In the laboratory, exotic neutral silicon-containing molecules can be produced and spectroscopically characterized by combining spectroscopic techniques with electrical discharge sources. In this work, using mass-selective IR-UV ion dip spectroscopy coupled with a molecular beam and the free electron laser FELIX (Nijmegen, The Netherlands), we have investigated the electrical discharge chemistry of phenyl silane in selected IR regions (500 – 3200 cm−1) [2]. Such broad coverage provides significant information about the structure and chemical composition of the discharge products formed in the experiment. The aim is to investigate the variety of discharge products generated by the electrical discharge experiment of pure phenyl silane. Numerous fragments, products, and reaction intermediates are identified by mass-selective IR-UV spectroscopy combined with quantum-chemical calculations.

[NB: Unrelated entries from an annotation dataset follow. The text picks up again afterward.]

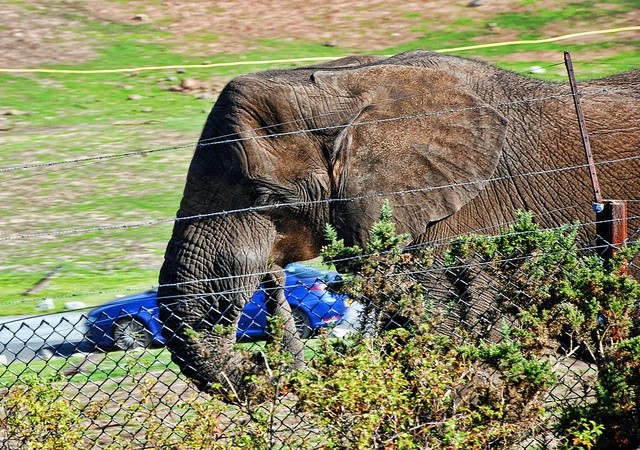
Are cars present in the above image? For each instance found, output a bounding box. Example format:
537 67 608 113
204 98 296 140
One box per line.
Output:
82 263 352 352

[1] B.A. McGuire, A.M. Burkhardt, S. Kalenskii, C.N. Shingledecker, A.J. Remijan, E. Herbst, M.C. McCarthy, Detection of the aromatic molecule benzonitrile ( c- C6H5CN) in the interstellar medium, Science. 359 (2018) 202–205.
[2] A.K. Lemmens, D.B. Rap, J.M.M. Thunnissen, B. Willemsen, A.M. Rijs, Polycyclic aromatic hydrocarbon formation chemistry in a plasma jet revealed by IR-UV action spectroscopy, Nat. Commun. 11 (2020) 269.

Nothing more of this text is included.